Arti dan makna budaya kerja dapat diuraikan sebagai berikut
Budaya kerja
aparatur negara dapat diartikan sebagai sikap dan perilaku individu dan
kelompok aparatur negara didasari atas nilai-nilai yang diyakini kebenarannya
dan telah menjadi sifat serta kebiasaan dalam melaksanakan tugas dan pekerjaan
sehari-hari.
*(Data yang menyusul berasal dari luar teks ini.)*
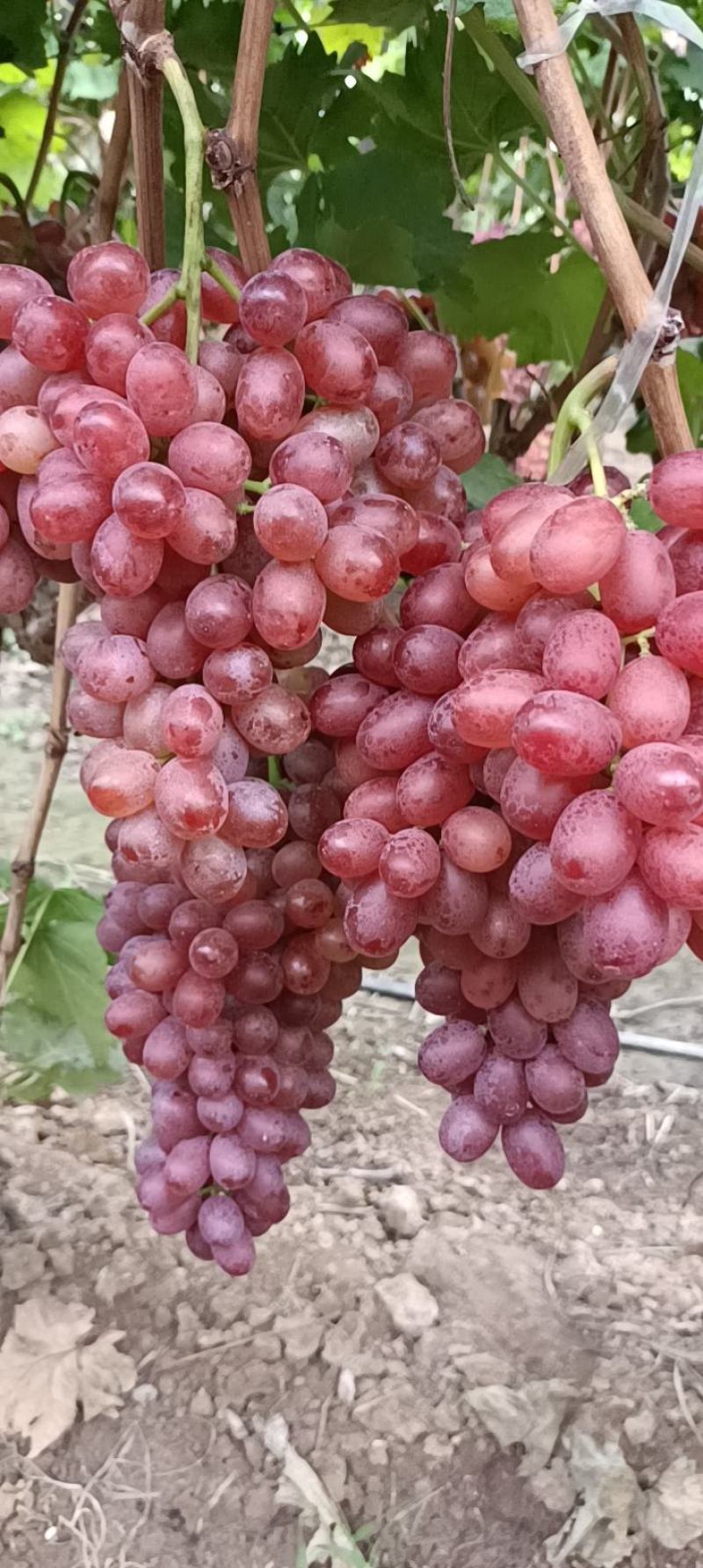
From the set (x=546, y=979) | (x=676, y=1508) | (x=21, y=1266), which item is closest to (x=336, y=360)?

Proses pembentukan sikap dan prilaku itu diarahkan kepada
terciptanya aparatur negara yang profesional, bermoral dan bertanggug jawab
yang memiliki persepsi yang tepat terhadap pekerjaan (bekerja adalah ibadah,
bekerja adalah “panggilan”) untuk melaksanakan tugas mulia, agar menjadi orang
pilihan yang unggul), sehingga persepsi kerja merupakan aktualisasi jati diri.
(Keputusan Menteri Pemberdayagunaan Aparatur Negara RI No.
25/KEP/M.PAN/4/2002).
Budaya kerja
merupakan pola tingkah laku dan nilai-nilai yang disepakati karyawan dalam bekerja.
Misalnya perilaku dalam menjalankan tugas, karier, promosi, reward dan
sebagainya (Pengembangan Budaya Kerja dalam Perspektif Islam, 2003).
Budaya kerja
berarti cara pandang atau cara seseorang memberikan makna terhadap “kerja”.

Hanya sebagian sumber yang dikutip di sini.